Legal Notice Regarding Forward-Looking Statements
This Current Report on Form 8-K, and the documents to which Cvent refers you in this communication, contain not only historical information, but also forward-looking statements made pursuant to the safe-harbor provisions of the Private Securities Litigation Reform Act of 1995. These forward-looking statements represent Cvent’s expectations or beliefs concerning future events, including the timing of the Merger and other information relating to the Merger. Forward-looking statements include information concerning possible or assumed future results of operations of Cvent, the expected completion and timing of the Merger and other information relating to
the Merger. Without limiting the foregoing, the words “believes,” “anticipates,” “plans,” “expects,” “intends,” “forecasts,” “should,” “estimates,” “contemplate,” “future,” “goal,” “potential,” “predict,” “project,” “projection,” “may,” “will,” “could,” “should,” “would,” “assuming” and similar expressions are intended to identify forward-looking statements. You should read statements that contain these words carefully. They discuss Cvent’s future expectations or state other forward-looking information and may involve known and unknown risks over which Cvent has no control. Those risks include, (i) the risk that the Merger may not be completed in a timely manner or at all, which may adversely affect Cvent’s business and the price of the common stock of Cvent, (ii) the failure to satisfy of the conditions to the consummation of the Merger, including the adoption of the merger agreement by the stockholders of Cvent and the receipt of certain governmental and regulatory approvals, (iii) the occurrence of any event, change or other circumstance that could give rise to the termination of the merger agreement, (iv) the effect of the announcement or pendency of the Merger on Cvent’s business relationships, operating results and business generally, (v) risks that the Merger disrupts current plans and operations and the potential difficulties in employee retention as a result of the transaction, (vi) risks related to diverting management’s attention from Cvent’s ongoing business operations and (vii) the outcome of any legal proceedings that may be instituted against us related to the merger agreement or the transaction.
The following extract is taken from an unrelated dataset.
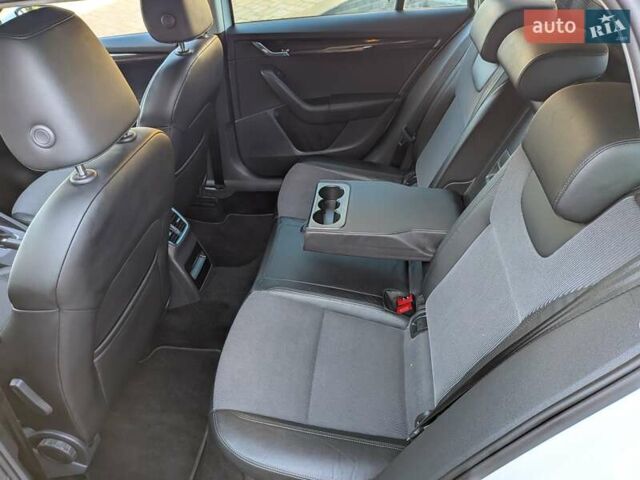 Білий Шкода Октавія, об'ємом двигуна 1.6 л та пробігом 210 тис. км за 14350 $, фото 21 на Automoto.ua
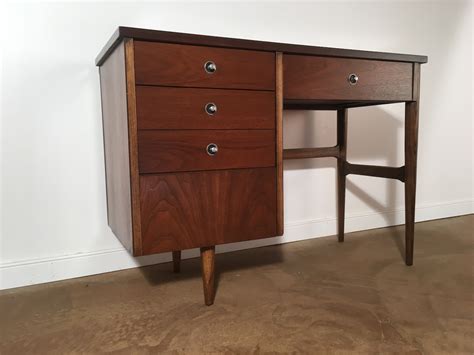 Mid century modern side table mid century desk contemporary bedroom furniture mid century modern furniture small study table antique keys antique jewelry woodworking inspiration traditional furniture. Mid Century Modern Walnut Desk by Bassett Furniture - EPOCH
Forward-looking statements speak only as of the date of this communication or the date of any document incorporated by reference in this document. Except as required by applicable law or regulation, Cvent does not undertake to update these forward-looking statements to reflect future events or circumstances.
Pursuant to the requirements of the Securities Exchange Act of 1934, the registrant has duly caused this report to be signed on its behalf by the undersigned hereunto duly authorized.